> [What you are asked to do]:
Carry on the news report below on Greece's request for EU and IMF loans, picking up after its final sentence.

> [Text segment]:
It had hoped that just the promise of EU support, agreed last month, would have been be enough to reassure markets and help its recovery.

But Greece’s problems have continued to hit investor confidence in the euro and other European economies.

Eurozone countries will now provide tens of billions of euros in loans.

On Friday evening, several thousand protesters took to the streets of Athens to demonstrate against further austerity measures.

Earlier this month, a deal was agreed under which eurozone nations would provide emergency loans of up to 30bn euros ($40bn; £26bn) in the first year, with a further 10bn euros coming from the International Monetary Fund (IMF).

The European Commission and the IMF said they were optimistic that the exact details of a loan could be worked out quickly.

However, in Germany, where there has been public opposition to funding a bail-out, Chancellor Angela Merkel said any aid would come with “very strict conditions”, including a credible savings plan.

A German finance ministry official, Joerg Asmussen, said his country was doing its bit. “The German side is ready to act with its part of the aid package. I cannot say anything about the time frame, but originally it should need some two weeks,” he said.

Greek Prime Minister George Papandreou, on a visit to the Aegean island of Kastellorizo, said the markets had not responded positively to the austerity measures designed to reduce the country’s debts, as he had hoped.

Confidence in the Greece economy has continued to fall, pushing its cost of borrowing to record levels in recent days.

It was therefore now a “national and pressing necessity” to access the EU-IMF aid, he said, and he had asked Finance Minister George Papaconstantinou to make a formal request for the loan plan’s activation.

“Our partners will decisively contribute to provide Greece the safe harbour that will allow us to rebuild our ship,” added Mr Papandreou.

‘Pressure on’

Greece has sent a letter to the European Commission, the European Central Bank and the Eurogroup representing other Eurozone countries “formally requesting the activation of the support mechanism”.

> [Stored rows]:
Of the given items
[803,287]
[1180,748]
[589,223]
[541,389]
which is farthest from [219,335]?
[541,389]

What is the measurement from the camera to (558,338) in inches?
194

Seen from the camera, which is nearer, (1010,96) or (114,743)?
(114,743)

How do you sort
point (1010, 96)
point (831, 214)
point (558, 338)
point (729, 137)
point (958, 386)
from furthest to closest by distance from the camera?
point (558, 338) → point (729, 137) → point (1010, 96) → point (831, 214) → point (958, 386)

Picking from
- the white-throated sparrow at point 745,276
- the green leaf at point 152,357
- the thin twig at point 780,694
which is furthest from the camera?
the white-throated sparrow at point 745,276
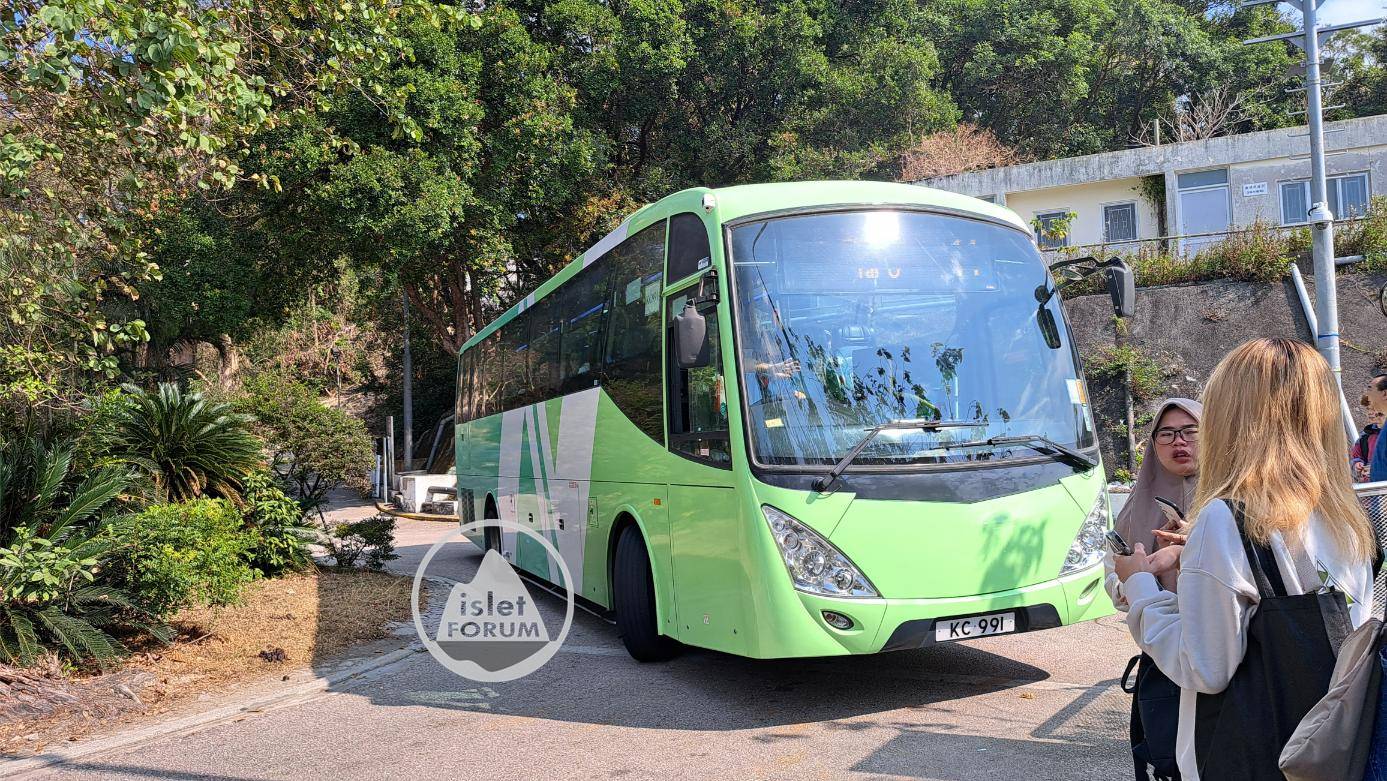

> [Task result]:
There are still some hurdles to clear though.

The German opposition SPD is demanding a full debate on their portion of the aid package which could delay any German contribution.

So the IMF may be called on to finance the first portion of the aid. The next immediate step will be for eurozone ministers to agree an interest rate for loans to Greece - which will be considerably lower than the 8% they are facing on the open market at the moment.

The BBC economics editor Stephanie Flanders said for non-eurozone senior officials, the Greek problem looked manageable. They just wished everyone would get on and manage it.

She said the clock was now ticking and several countries needed to get parliamentary approval for the plan, which would take some weeks.

She added that delays had already pushed up the amount needed to support Greece, and further pain could be in store.

Uncertainty remains

The euro rallied in late Friday trade, ending in New York 0.6% higher at $1.33.8.

The yield, or interest rate, on Greek 10-year bonds, fell to as low as 7.99% after Mr Papandreou spoke, after rising to nearly 9% on Thursday - its highest level for more than 10 years. It then crept back up to 8.66%.

The fall is a sign of a slight increase in confidence in Greece’s ability to pay back its loans. But analysts said there was still significant uncertainty ahead.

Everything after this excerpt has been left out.